Everything from the line containing "unvisited link */" to the end of the listing is to be set down exactly, both ends included, and nothing before it.

╭─ Input data

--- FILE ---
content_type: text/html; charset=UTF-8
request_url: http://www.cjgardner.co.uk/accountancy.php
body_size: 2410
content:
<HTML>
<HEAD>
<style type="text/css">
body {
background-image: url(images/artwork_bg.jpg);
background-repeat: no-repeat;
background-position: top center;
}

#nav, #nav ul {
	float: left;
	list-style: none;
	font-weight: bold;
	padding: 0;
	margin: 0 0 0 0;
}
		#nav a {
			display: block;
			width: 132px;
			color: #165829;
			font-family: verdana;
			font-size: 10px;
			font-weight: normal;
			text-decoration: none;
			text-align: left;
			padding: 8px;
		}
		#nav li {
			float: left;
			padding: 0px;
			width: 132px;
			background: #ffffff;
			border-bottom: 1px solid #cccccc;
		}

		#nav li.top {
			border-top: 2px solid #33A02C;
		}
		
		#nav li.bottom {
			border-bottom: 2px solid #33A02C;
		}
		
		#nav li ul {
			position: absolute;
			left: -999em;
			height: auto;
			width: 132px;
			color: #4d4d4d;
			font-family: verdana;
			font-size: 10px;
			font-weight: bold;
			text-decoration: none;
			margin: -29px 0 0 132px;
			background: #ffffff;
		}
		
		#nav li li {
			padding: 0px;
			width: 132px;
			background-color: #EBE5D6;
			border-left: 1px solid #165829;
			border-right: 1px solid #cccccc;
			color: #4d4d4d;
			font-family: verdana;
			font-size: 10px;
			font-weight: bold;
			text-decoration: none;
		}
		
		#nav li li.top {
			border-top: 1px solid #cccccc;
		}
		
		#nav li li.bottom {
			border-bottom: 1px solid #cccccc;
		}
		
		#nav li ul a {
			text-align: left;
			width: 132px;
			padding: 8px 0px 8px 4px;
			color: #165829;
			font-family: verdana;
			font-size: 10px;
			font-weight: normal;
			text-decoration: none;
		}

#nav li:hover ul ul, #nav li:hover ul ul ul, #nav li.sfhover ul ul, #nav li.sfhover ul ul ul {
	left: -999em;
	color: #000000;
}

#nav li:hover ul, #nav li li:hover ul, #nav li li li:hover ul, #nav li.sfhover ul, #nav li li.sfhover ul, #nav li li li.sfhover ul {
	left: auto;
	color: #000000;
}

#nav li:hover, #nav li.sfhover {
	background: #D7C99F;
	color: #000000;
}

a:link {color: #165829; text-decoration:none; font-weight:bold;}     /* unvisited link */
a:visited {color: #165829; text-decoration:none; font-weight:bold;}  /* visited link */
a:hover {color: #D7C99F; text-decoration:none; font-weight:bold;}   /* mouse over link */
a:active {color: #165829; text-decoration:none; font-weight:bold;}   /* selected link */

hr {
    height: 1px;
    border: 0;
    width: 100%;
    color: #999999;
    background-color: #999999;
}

╰─

▸ Expected answer
a:link {color: #165829; text-decoration:none; font-weight:bold;}     /* unvisited link */
a:visited {color: #165829; text-decoration:none; font-weight:bold;}  /* visited link */
a:hover {color: #D7C99F; text-decoration:none; font-weight:bold;}   /* mouse over link */
a:active {color: #165829; text-decoration:none; font-weight:bold;}   /* selected link */

hr {
    height: 1px;
    border: 0;
    width: 100%;
    color: #999999;
    background-color: #999999;
}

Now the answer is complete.